That said, using a 1" nail with architectural shingle and underlayment would be really close.

Man I suck at Sketchup. I Maybe I'll try it again. And you're right about the Dream vs Nightmare and I wouldn't want my name on a nightmare!


----------



## Canmannc (Jul 9, 2015)

And DANG! I just pulled the parcel card and the house was built in 1960. You all know what that means? Pre-1978...That's right RRP. Gotta go get more test kits, explain and get them to sign pre-renovation form and hope that facsia & soffett doesn't pop for lead. Good thing I decided to renew and just sent EPA my $300. Now at least now I can recoup that.


----------



## Tom M (Jan 3, 2007)

Just as an example.
You dont want it to look like this: 20x6 porch with a 7/12 roof married into a 12x32 house with a 4/12 roof


----------



## Canmannc (Jul 9, 2015)

Tom M said:


> Just as an example.
> You dont want it to look like this: 20x6 porch with a 7/12 roof married into a 12x32 house with a 4/12 roof


 Oh Heck no...I ain't doing that. I have seen that on the same street and worse.
I'll post pics when done and I hope nobody says it looks like dog do-do.

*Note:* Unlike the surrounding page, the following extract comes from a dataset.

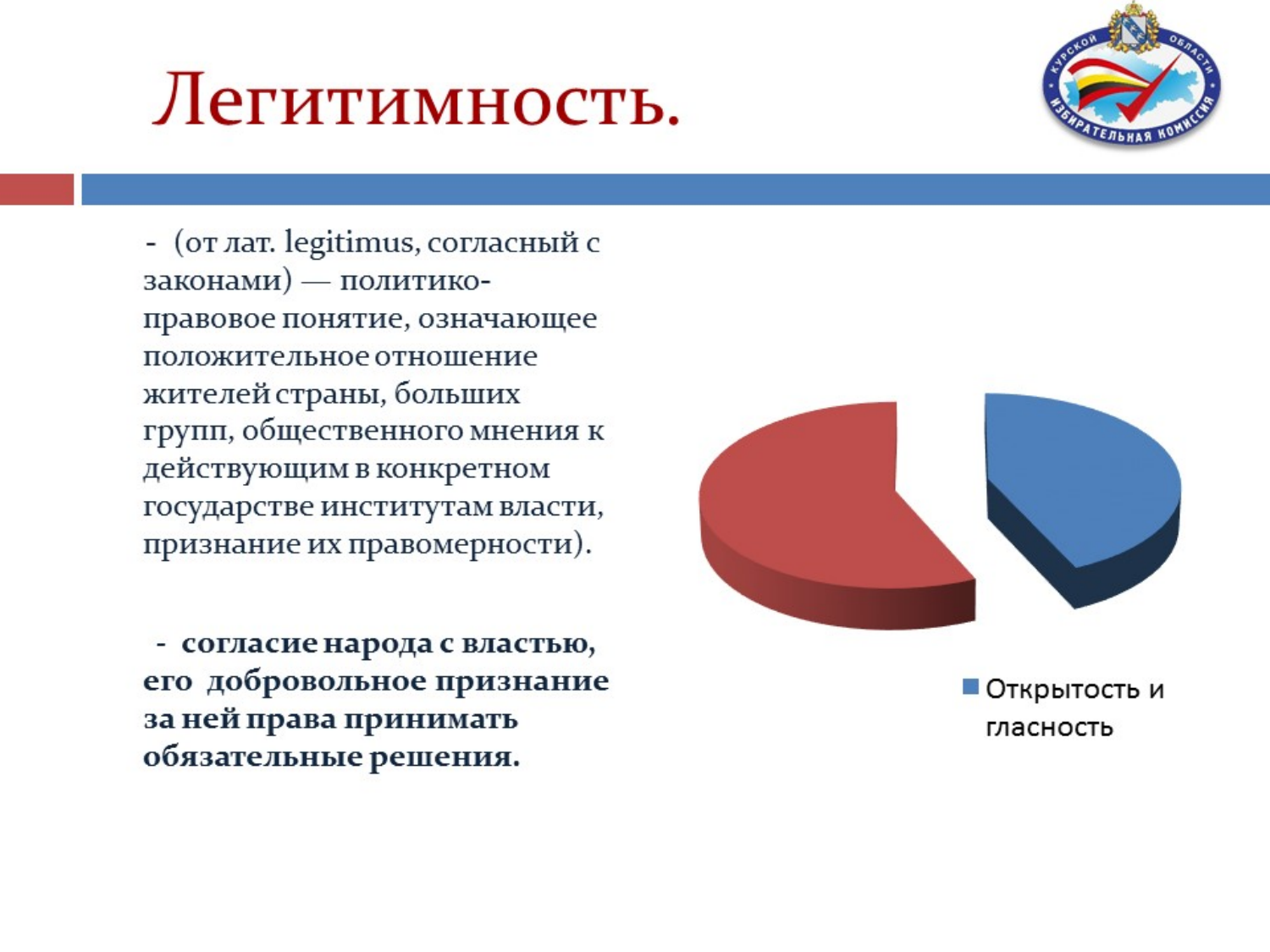
How many entries does the legend of the pie chart list? 1 Is the slice for 'Открытость и гласность' the larger or the smaller slice of the pie chart? smaller What is the legend entry shown for the pie chart? Открытость и гласность Which slice of the pie chart is larger, the red slice or the blue slice? the red slice How many slices does the pie chart have? 2 Which colour slice takes up the largest share of the pie chart? red What kind of chart is shown on the slide? pie chart What colour is the slice labelled 'Открытость и гласность' in the pie chart? blue Which slice of the pie chart is the smallest? Открытость и гласность (blue)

This pic is the first preliminary sketch I gave them for the project.


----------



## Tom M (Jan 3, 2007)

Looks perfect for that house Canmannc


----------



## Shullcon (Mar 8, 2017)

Adding the garage on the left does even it out a lot.

What are the dimensions of the main house?


----------



## superseal (Feb 4, 2009)

In terms of nail penetration showing, like others said...maybe some t+g down first and then use 3/4" ply. Use 1 1/4" roofers for shingling.

By no mean is this in scale with your project, but you get the gist.


----------



## Tom M (Jan 3, 2007)

I did one similar but I did the interior as normal and the eaves open.


----------



## Tom M (Jan 3, 2007)

Just realized you cant tell how I framed it.


----------



## illbuildit.dd (Jan 7, 2015)

I'm in a rush and havent read all replies but I always put t-111 face down and ¾ on top of that. Works great.


----------